_Problem requirements_: Give every line of the data again, exactly as it is written.

_Data block_:
========================

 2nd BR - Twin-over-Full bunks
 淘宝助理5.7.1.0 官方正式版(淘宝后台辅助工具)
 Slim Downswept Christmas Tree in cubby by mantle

========================

_Problem solution_:
 2nd BR - Twin-over-Full bunks
 淘宝助理5.7.1.0 官方正式版(淘宝后台辅助工具)
 Slim Downswept Christmas Tree in cubby by mantle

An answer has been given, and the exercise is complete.